Currently, New Jersey limits marijuana prescriptions only to those who have certain state-approved conditions. Further, due to administrative barriers put in place by the Christie administration, New Jersey’s highly stringent rules have means countless residents who could benefit from medical marijuana are left out of the program. Current enrollees, more than 15,000, have access to only five dispensaries in operation in the state.
To combat lack of access, the Executive Order mandates that the Department of Health and Board of Medical Examiners complete the review of New Jersey’s medical marijuana program within 60 days. The Order also requires that the review’s findings are submitted along with recommendations for new rules and regulations – or for the elimination of existing ones.
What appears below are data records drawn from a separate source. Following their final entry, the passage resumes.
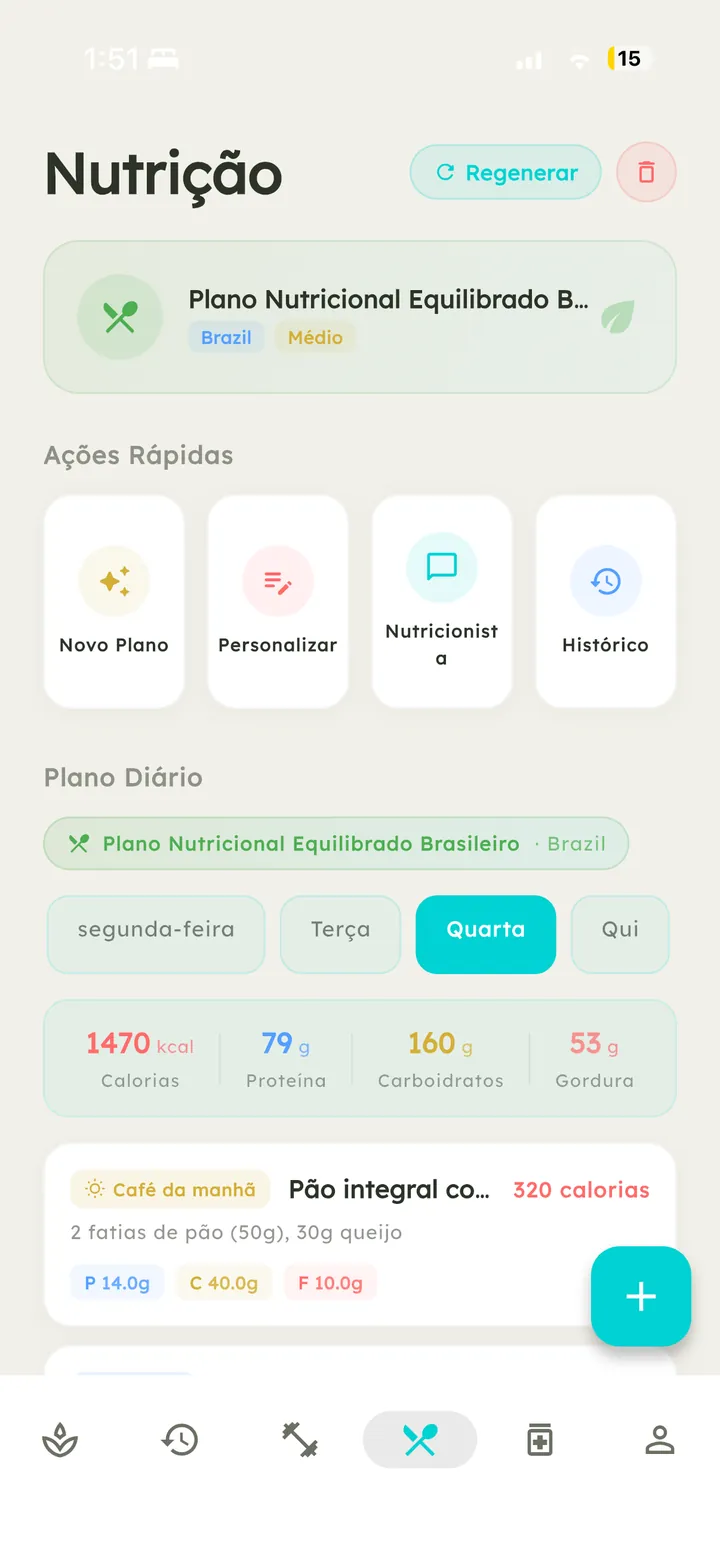 Tela de nutrição do Vytal com plano diário gerado por IA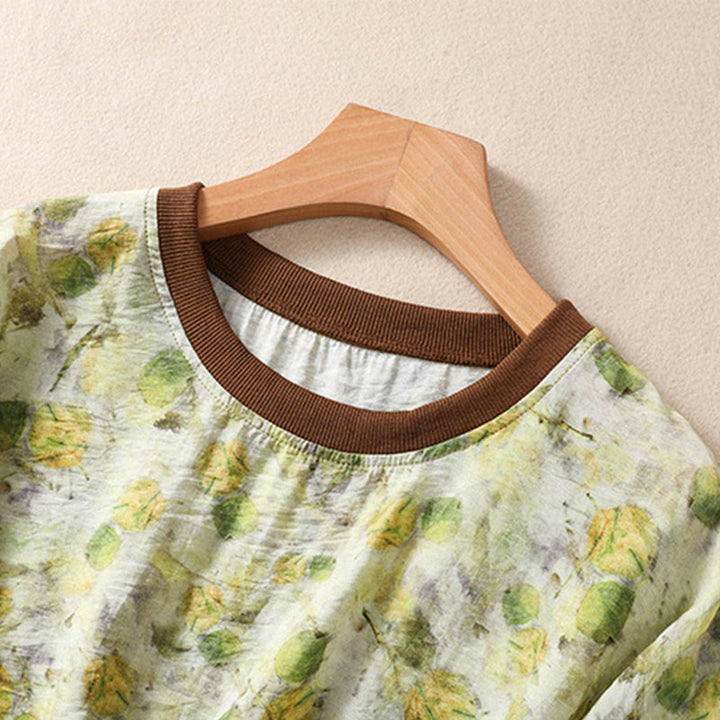 Buddha Stones Summer Vintage Crew Neck Floral Print Women's Short Sleeve T-Shirts - image 9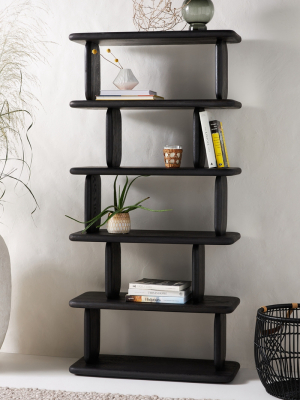 Kalle Sculptural Oak Five-tier Bookshelf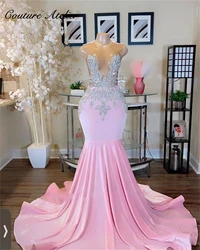 Silver Beaded Pink Prom Dresses For Black Girls Mermaid Dress Party Evening Elegant Luxury Celebrity Formal Gowns O Neck robe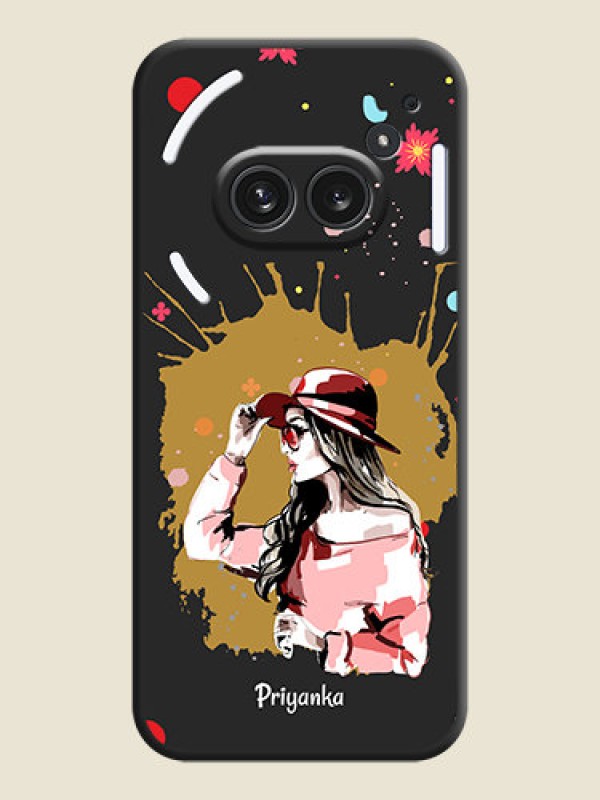 Custom Mordern Lady With Color Splash Background With Custom Text On Space Black Custom Soft Matte Mobile Back Cover - Nothing Phone 2A Plus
Another goal of the Executive Order and subsequent review is to eliminate the stigma that many doctors feel when prescribing medical marijuana. That issue is exacerbated by state law requiring medical professionals to publicly register in order to become certified prescribers of medicinal marijuana.
“Many aspects of New Jersey’s medical marijuana program are written in statute,” Governor Murphy said. “But our law is eight years old. Since it took effect, significant medical research has been conducted. Our goal is to modernize the program in New Jersey, bring it up to current standards, and put patients first.”
The current law was approved by the Legislature and enacted in January 2010.
Governor Murphy said he remains committed to working with the New Jersey Legislature to pass comprehensive marijuana reform.